WHAT IS EXPECTED: Copy each of the entries below word for word, keeping their order and line breaks.

THE INPUT:
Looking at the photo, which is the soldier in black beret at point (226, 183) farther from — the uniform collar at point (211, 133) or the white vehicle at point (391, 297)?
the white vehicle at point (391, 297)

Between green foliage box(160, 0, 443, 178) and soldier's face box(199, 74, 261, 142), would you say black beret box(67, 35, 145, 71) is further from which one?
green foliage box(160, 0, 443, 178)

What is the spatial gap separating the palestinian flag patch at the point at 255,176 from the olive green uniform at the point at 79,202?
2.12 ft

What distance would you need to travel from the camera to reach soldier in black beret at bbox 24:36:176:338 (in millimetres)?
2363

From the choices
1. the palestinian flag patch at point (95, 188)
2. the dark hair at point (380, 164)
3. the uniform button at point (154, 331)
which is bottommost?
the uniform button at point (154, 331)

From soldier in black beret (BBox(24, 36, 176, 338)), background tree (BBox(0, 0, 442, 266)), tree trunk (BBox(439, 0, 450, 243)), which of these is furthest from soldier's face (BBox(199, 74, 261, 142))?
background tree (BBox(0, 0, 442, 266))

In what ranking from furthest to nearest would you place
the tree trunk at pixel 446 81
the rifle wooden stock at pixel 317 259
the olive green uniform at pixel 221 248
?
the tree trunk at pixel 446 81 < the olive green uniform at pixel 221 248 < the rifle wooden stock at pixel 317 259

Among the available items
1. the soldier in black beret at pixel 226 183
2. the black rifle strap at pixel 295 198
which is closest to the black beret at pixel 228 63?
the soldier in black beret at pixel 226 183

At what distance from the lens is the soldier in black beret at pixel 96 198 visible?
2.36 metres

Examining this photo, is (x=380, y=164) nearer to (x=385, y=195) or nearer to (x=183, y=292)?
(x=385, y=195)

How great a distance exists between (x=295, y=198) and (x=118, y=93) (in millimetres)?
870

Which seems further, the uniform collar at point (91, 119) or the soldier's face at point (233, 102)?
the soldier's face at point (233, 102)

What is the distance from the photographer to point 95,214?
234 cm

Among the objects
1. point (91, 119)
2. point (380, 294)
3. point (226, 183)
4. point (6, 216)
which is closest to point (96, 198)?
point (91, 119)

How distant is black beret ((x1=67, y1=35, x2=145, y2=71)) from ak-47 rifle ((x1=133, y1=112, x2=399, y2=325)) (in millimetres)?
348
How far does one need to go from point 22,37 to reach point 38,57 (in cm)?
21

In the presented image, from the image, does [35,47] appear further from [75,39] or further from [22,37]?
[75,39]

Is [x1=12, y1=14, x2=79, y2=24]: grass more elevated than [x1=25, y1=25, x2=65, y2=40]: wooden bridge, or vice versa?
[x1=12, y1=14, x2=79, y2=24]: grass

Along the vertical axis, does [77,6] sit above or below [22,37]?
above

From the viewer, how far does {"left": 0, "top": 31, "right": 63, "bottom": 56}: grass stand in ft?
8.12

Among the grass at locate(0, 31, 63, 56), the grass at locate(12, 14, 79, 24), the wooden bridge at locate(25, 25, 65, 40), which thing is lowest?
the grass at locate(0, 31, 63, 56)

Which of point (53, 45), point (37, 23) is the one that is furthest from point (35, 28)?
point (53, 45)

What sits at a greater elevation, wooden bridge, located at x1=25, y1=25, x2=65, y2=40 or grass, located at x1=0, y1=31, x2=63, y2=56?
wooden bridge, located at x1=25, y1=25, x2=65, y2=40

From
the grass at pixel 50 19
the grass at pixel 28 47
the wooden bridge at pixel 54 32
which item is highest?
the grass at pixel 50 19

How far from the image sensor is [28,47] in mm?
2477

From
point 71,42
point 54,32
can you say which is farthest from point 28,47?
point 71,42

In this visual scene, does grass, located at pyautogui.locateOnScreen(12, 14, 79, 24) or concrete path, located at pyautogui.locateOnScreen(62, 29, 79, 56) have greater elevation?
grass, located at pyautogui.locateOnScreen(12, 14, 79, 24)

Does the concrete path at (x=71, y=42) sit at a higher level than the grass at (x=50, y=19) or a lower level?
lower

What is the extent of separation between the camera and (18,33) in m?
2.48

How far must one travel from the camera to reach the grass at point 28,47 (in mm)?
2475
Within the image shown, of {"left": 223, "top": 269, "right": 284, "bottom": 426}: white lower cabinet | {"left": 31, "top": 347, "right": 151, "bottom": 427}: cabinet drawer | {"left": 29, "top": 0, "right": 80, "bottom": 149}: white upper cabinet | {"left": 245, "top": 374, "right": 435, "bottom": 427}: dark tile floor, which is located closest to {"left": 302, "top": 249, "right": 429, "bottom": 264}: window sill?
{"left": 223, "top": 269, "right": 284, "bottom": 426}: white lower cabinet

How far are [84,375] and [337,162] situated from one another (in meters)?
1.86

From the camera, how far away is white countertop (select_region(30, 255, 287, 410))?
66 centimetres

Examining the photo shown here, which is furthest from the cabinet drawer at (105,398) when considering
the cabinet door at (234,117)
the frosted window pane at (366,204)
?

RESULT OF THE EXERCISE:
Looking at the photo, which is the soldier in black beret at point (226, 183) farther from — the uniform collar at point (211, 133) or the white vehicle at point (391, 297)?
the white vehicle at point (391, 297)

Between green foliage box(160, 0, 443, 178) and soldier's face box(199, 74, 261, 142), would you say black beret box(67, 35, 145, 71) is further from which one?
green foliage box(160, 0, 443, 178)

What is the spatial gap separating the palestinian flag patch at the point at 255,176 from the olive green uniform at the point at 79,202?
2.12 ft

What distance would you need to travel from the camera to reach soldier in black beret at bbox 24:36:176:338 (in millimetres)?
2363

From the choices
1. the palestinian flag patch at point (95, 188)
2. the dark hair at point (380, 164)
3. the uniform button at point (154, 331)
which is bottommost?
the uniform button at point (154, 331)

From soldier in black beret (BBox(24, 36, 176, 338)), background tree (BBox(0, 0, 442, 266)), tree trunk (BBox(439, 0, 450, 243)), which of these is furthest from soldier's face (BBox(199, 74, 261, 142))?
background tree (BBox(0, 0, 442, 266))

In what ranking from furthest to nearest would you place
the tree trunk at pixel 446 81
the rifle wooden stock at pixel 317 259
the olive green uniform at pixel 221 248
?
the tree trunk at pixel 446 81 < the olive green uniform at pixel 221 248 < the rifle wooden stock at pixel 317 259

Among the available items
1. the soldier in black beret at pixel 226 183
2. the black rifle strap at pixel 295 198
which is closest to the black beret at pixel 228 63?
the soldier in black beret at pixel 226 183

At what distance from the lens is the soldier in black beret at pixel 96 198 visible?
2.36 metres

Examining this photo, is (x=380, y=164) nearer to (x=385, y=195) or nearer to (x=183, y=292)?
(x=385, y=195)

How great a distance exists between (x=295, y=198) and (x=118, y=93) (in millimetres)?
870

Which seems further, the uniform collar at point (91, 119) or the soldier's face at point (233, 102)?
the soldier's face at point (233, 102)

What is the distance from the photographer to point 95,214?
234 cm

Among the objects
1. point (91, 119)
2. point (380, 294)
3. point (226, 183)
4. point (6, 216)
which is closest to point (96, 198)?
point (91, 119)

How distant is black beret ((x1=67, y1=35, x2=145, y2=71)) from ak-47 rifle ((x1=133, y1=112, x2=399, y2=325)) (in millimetres)?
348
How far does one need to go from point 22,37 to reach point 38,57 (in cm)?
21

In the presented image, from the image, does [35,47] appear further from [75,39] or further from [22,37]?
[75,39]

Is [x1=12, y1=14, x2=79, y2=24]: grass more elevated than [x1=25, y1=25, x2=65, y2=40]: wooden bridge, or vice versa?
[x1=12, y1=14, x2=79, y2=24]: grass

Along the vertical axis, does [77,6] sit above or below [22,37]?
above

From the viewer, how far does {"left": 0, "top": 31, "right": 63, "bottom": 56}: grass stand in ft?
8.12

Among the grass at locate(0, 31, 63, 56), the grass at locate(12, 14, 79, 24), the wooden bridge at locate(25, 25, 65, 40), which thing is lowest?
the grass at locate(0, 31, 63, 56)

Which of point (53, 45), point (37, 23) is the one that is furthest from point (35, 28)?
point (53, 45)

What sits at a greater elevation, wooden bridge, located at x1=25, y1=25, x2=65, y2=40 or grass, located at x1=0, y1=31, x2=63, y2=56?
wooden bridge, located at x1=25, y1=25, x2=65, y2=40

From
the grass at pixel 50 19
the grass at pixel 28 47
the wooden bridge at pixel 54 32
which item is highest?
the grass at pixel 50 19

How far from the image sensor is [28,47] in mm?
2477

From
point 71,42
point 54,32
can you say which is farthest from point 28,47?
point 71,42

In this visual scene, does grass, located at pyautogui.locateOnScreen(12, 14, 79, 24) or concrete path, located at pyautogui.locateOnScreen(62, 29, 79, 56) have greater elevation?
grass, located at pyautogui.locateOnScreen(12, 14, 79, 24)

Does the concrete path at (x=71, y=42) sit at a higher level than the grass at (x=50, y=19) or a lower level?
lower

What is the extent of separation between the camera and (18,33) in m?
2.48

How far must one travel from the camera to reach the grass at point 28,47 (in mm)?
2475
Within the image shown, of {"left": 223, "top": 269, "right": 284, "bottom": 426}: white lower cabinet | {"left": 31, "top": 347, "right": 151, "bottom": 427}: cabinet drawer | {"left": 29, "top": 0, "right": 80, "bottom": 149}: white upper cabinet | {"left": 245, "top": 374, "right": 435, "bottom": 427}: dark tile floor, which is located closest to {"left": 302, "top": 249, "right": 429, "bottom": 264}: window sill?
{"left": 223, "top": 269, "right": 284, "bottom": 426}: white lower cabinet

How far are [84,375] and [337,162] situated from one another (in meters)?
1.86

From the camera, how far away is white countertop (select_region(30, 255, 287, 410))?
66 centimetres

Examining the photo shown here, which is furthest from the cabinet drawer at (105,398) when considering
the cabinet door at (234,117)
the frosted window pane at (366,204)
?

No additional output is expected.